とりあえず喧嘩を止めようとしたが花達の耳には入らず喧嘩はますます激しくなるばかり。龍生は思わず叫んだ。


「一言も花と付き合えないとは言っていないんだけど!」


「「「「どういうこと?この中の誰と付き合ったとしてもややこしい事になるからこの中の誰とも付き合わないって言ってたじゃない」」」」


良かった。とりあえず喧嘩は止まったようだ。どうにかして花達を落ち着かせないと…。


「さっき、この中の誰かと付き合うことはしないとは言ったけど」


「「「「やっぱりこの中にいる人とは付き合わないってことじゃん」」」」


「そうじゃなくてこの中の誰か1人だけと付き合うことはしないっていう意味で言っていたんだけど」


「「「「ややこしい言い方しないでよ!」」」」


「だって付き合うって普通誰か1人とすることだし、4人の女性と同時に付き合っていたら他の人から4股野郎として冷たい目で見られるだろ。
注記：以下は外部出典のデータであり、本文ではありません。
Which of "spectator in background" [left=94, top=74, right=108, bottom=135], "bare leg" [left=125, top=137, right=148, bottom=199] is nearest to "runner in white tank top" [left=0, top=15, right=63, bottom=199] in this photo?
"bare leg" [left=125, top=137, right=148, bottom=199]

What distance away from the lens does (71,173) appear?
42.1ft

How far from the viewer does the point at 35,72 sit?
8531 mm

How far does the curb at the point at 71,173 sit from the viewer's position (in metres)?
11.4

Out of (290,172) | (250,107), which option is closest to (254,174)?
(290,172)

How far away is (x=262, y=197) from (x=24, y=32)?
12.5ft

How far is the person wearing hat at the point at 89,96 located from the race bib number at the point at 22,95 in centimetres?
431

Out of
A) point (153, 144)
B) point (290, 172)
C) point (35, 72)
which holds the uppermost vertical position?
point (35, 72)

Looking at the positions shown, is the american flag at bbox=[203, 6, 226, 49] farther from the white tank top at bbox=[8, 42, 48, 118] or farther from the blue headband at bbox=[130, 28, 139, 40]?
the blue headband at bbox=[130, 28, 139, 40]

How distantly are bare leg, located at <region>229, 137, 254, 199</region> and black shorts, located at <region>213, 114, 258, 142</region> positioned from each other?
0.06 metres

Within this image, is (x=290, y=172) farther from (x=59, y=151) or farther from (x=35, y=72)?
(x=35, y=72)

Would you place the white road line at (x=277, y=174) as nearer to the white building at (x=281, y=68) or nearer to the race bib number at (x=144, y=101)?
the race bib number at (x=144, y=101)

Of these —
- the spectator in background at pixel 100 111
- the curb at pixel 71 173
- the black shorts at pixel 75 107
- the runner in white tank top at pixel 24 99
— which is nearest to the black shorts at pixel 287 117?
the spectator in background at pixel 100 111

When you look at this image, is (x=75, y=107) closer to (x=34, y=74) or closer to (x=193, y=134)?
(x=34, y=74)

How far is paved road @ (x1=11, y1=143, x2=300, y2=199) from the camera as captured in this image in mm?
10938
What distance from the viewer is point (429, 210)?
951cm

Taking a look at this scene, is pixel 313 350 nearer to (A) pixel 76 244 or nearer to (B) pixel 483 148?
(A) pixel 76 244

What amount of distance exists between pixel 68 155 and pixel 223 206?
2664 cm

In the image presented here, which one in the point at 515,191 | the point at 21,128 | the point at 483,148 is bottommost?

みんな同じ花だからと説明するわけにもいかないし、説明したところでうまく伝わらないと思うし」


「「「「それなら2人きりで出かけて…、って抜け駆けはさせないわよ」」」」


「こうなるから2人きりで出かけるのは難しいし、かといって5人一緒に出かけたら目立ってしまうし」


「それじゃあ、デートは難しいわね。本当はしたいけど」

「一緒に住んでいるんだから会える時間は長いからいいじゃない。遠距離恋愛だと会いたくても会えないよ」

「まあ、両親に伝えた後も一緒に生活できるかどうか分からないからそこは不安だけど。2人暮らしすることには反対だったし」

「だからといって自宅に戻っても、既に誰も住んでいないはずの部屋に生活している人がいるとすぐに見つかってしまいそうだしね」

「となると騒ぎを起こさずに龍生と一緒にいられるようにするには同居を認めてもらうしか無いのかな」


「まあ、それは花の両親と話し合いをしてからでないとなんとも言えないけど。それで花達は僕が4股しててもいいの?」


「「「「4股と言っても全員私なんだけどね。ってことは私達全員と付き合ってくれることでいいのよね」」」」


「もちろん。花達がそれでいいのなら。全員と付き合っていることは誰にも知られないようにするから一緒に出かけたりすることは出来ないけど。ってよく考えたら花が今も生きていることを知られないようにする必要があるからどうせ出来ないか」


「龍生以外に私と付き合ってくれる人は居ないと思うから、独占できなくても仕方ないわ。独占しようとして付き合えない方がダメージが大きいし」

「私達以外には他にライバルが居ないしね。恋愛のライバルが私というのも何だかおかしな話だけど」

「龍生を1人占め出来ないのは残念だけど同じ経験をしてきた人同士だからね。龍生と付き合えない事の悲しさは誰よりも分かるから…。他に私の味方になってくれる人も居ないし…」

「私達以外に浮気するっていうのなら許すつもりは全く無いけど。もししてたら私達全員で問いただすよ」


「それは大丈夫だよ。僕と仲良くしてくれる人さえ居ないし。言ってて悲しくなるけど…」


「何でもかんでも私のせいにしてきたり文句を言ってきたり」

「物をぶつけてきたり階段で突き落としてきたり」

「ノートやプリントを後ろから集める時も私を無視していくから毎回自分で渡しに行かないといけないし」

「そんな状況なのに先生に相談しても聞く耳を持ってくれないし」


「僕の場合、さすがにそんな事はされていないからな…。花達と比べると僕のされていることなんて完全に霞んでしまうし」


「「「「ところでみんなと付き合ってくれると言ってくれていたけど、それってこれから先人数がさらに増えたとしても?」」」」


「…それはしんどいな。お金と精神的な意味で」


「「「「お金は分かるけど精神的にしんどいってどういうことなの!」」」」


「例えばさっきのような喧嘩を数十人でやられたらこっちとしてはたまらないし、今のように同時に言い寄られるのが数十人になったら何も言い返せないよ…。見分けが付かないから全員と平等にっていうのも難しいし…。花がもしクラス中の人から同時に文句を言われたとして言い返せるの?」


「「「「………」」」」


「分かりやすい例えで言ったつもりだったんだけど。分かりにくかった?」


「「「「違うの…。過去のことを思い出して」」」」


過去にいじめられていたからこれが1番分かりやすいと思ったけど、昔のトラウマを思い出させてしまったみたい。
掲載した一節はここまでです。